◆ **TEXT**:
= Beginning of Section =

New York- An apparently healthy 42-year-old woman died last week following a nose job and face-lift by a Manhattan plastic surgeon with the state’s worst malpractice record.
Kay Kelly Cregan, a mother of two young sons who flew to the city from her home in Ireland, went into cardiac arrest in the recovery room of Dr. Michael Sachs’ office on March 15.
She was brain-dead when she arrived in an ambulance at Roosevelt Hospital, according to her sister Agnes Kelly. Doctors there took her off life support two days later.
“This is all so horrible,” said Kelly. “We just feel that the whole event did not go how it should have gone.”
Cregan had first learned of Sachs in an Irish newspaper, Kelly said.
The article was notable for what it left out, Kelly said.
It did not mention that Sachs has for years been one of the most sued doctors in New York, as first revealed by the Daily News five years ago.
Current records show Sachs’ malpractice standing hasn’t improved. His official physician profile shows he has made 33 malpractice payments during the past decade, more than any other doctor in the state, according to a News analysis ofthe National Practitioner Data Bank public file.
Additionally, there are two malpractice suits pending against Sachs alleging breathing difficulties stemming from botched nose jobs.

= End of Section =

◆ **GIVEN INFORMATION**:
= Beginning of Section =

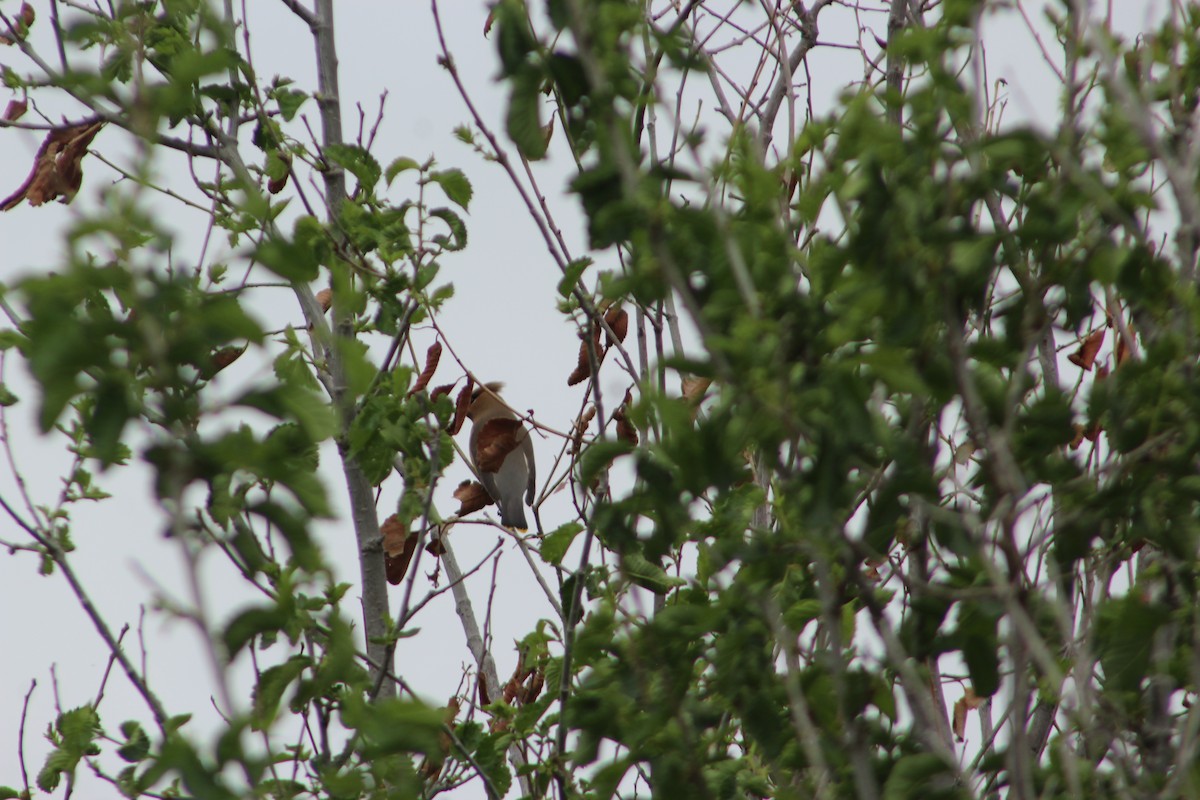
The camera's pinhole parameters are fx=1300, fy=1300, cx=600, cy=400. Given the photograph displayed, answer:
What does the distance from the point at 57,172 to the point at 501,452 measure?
1.62 meters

= End of Section =

◆ **EXERCISE DIRECTIONS**:
Rewrite the news report from "New York- An" up to and including "out, Kelly said.", substituting "waiting room" for "recovery room".

◆ **YOUR SOLUTION**:
New York- An apparently healthy 42-year-old woman died last week following a nose job and face-lift by a Manhattan plastic surgeon with the state’s worst malpractice record.
Kay Kelly Cregan, a mother of two young sons who flew to the city from her home in Ireland, went into cardiac arrest in the waiting room of Dr. Michael Sachs’ office on March 15.
She was brain-dead when she arrived in an ambulance at Roosevelt Hospital, according to her sister Agnes Kelly. Doctors there took her off life support two days later.
“This is all so horrible,” said Kelly. “We just feel that the whole event did not go how it should have gone.”
Cregan had first learned of Sachs in an Irish newspaper, Kelly said.
The article was notable for what it left out, Kelly said.